What is a Kubernetes DaemonSet? 

Kubernetes DaemonSet is a Kubernetes object that ensures all nodes (or selected subset) in a cluster run a single copy of a pod.

When you add new nodes to a cluster, the DaemonSet controller automatically adds a pod to that node. Similarly, pods will be erased when a node is deleted from the cluster.

Most importantly, DaemonSet improves the performance and reliability of your Kubernetes cluster while distributing tasks across all nodes. Some developers argue that we do not need to consider where pods run on a Kubernetes cluster. But DaemonSet is efficient for long-running services like log collection, node monitoring, and cluster storage. Also, you can create multiple DaemonSets for a single type of daemon using different flags, memory capacities, and CPU requests.

DaemonSet Pods

Taints and tolerations for DaemonSet

Taints and tolerations are used together to stop pods from scheduling onto inappropriate nodes. You can apply one or more taints to a node, and it will not allow the node to accept pods that do not tolerate the taints. On the other hand, tolerations enable the scheduler to find nodes with matching taints and schedule pods on them. However, using tolerations does not ensure scheduling.

Top 5 debugging tips for Kubernetes DaemonSet 

Now that we have a broad understanding of Kubernetes DaemonSet, let’s discuss a few tips you can use to ease the Kubernetes DaemonSet debugging process.

1. Find unhealthy pods

A DaemonSet is considered unhealthy when it does not have one pod running in each node. Unhealthy DaemonSets are caused mainly by pending pods or pods stuck in a crash loop.

You can easily find unhealthy pods in a Kubernetes cluster by listing all the available pods. The below command will list all the pods in the cluster with their statuses.

kubectl get pod -l app=[label]

You can identify the unhealthy pods from their status once they are listed. Pods withcrashloopbackoff, pending, and evicted statuses are considered unhealthy. Once you identify the unhealthy pods, you can use the below commands to get more details and logs on the pod.

// Get more information about the pod
kubectl describe pod [pod-name]

// Get pod logs
kubectl logs [pod-name]

Finally, you can use the pod information and logs to determine the issue in the DaemonSet. This approach saves you a lot of time since you do not need to debug all the pods in the cluster to find the problem. You can prioritize the unhealthy pods first.

May the pods ever be in your favor meme

2. Resolve the nodes that don’t have enough resources 

As mentioned, pods with crashloopbackoff status are considered unhealthy pods. Mainly, this error is caused by a lack of resources available to run the pod. You can follow the below steps to troubleshoot pods quickly with crashloopbackoff status.
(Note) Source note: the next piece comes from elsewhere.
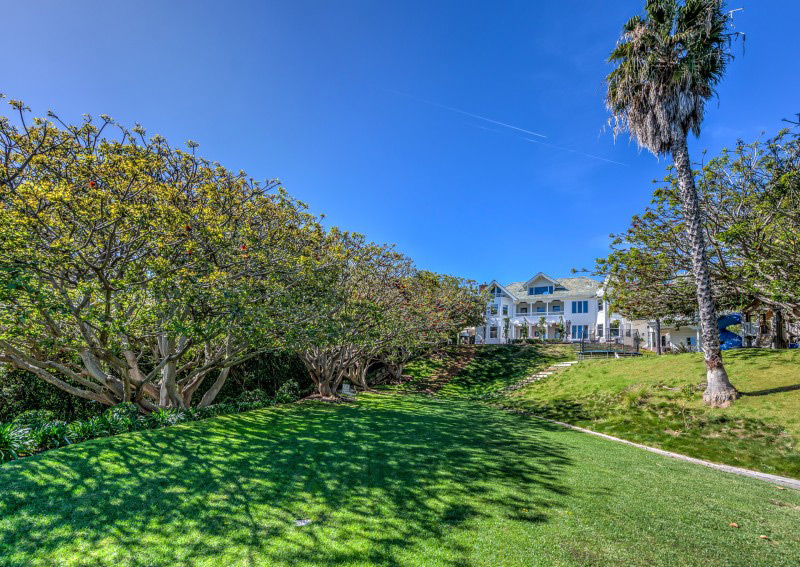 Chris Hemsworth's Malibu Mansion On Sale For $6.5 Million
First, you need to find the node that runs the unhealthy pod:

kubectl get pod [pod-name] -o wide Then, you can use the node name from the above command result to monitor the available node resources:
kubectl top node [node-name]

If you notice a lack of resources in the node, you can resolve it by:

  • Decreasing the memory and CPU of the DaemonSet.
  • Upgrading nodes to accommodate more pods.
  • Moving affected pods to another node.
  • Using taints and tolerations to prevent pods from running on nodes with lower resources.

However, if you don’t notice a lack of resources in the node, you will have to check node logs and investigate the pod command to find the issue.

3. Identify container issues 

If you can’t find any issues in the pods, the error might be caused by a container within a pod. Using the wrong image is the main reason for container issues. So, first, you need to find the image name from the DaemonSet manifest and verify that you have used the correct image.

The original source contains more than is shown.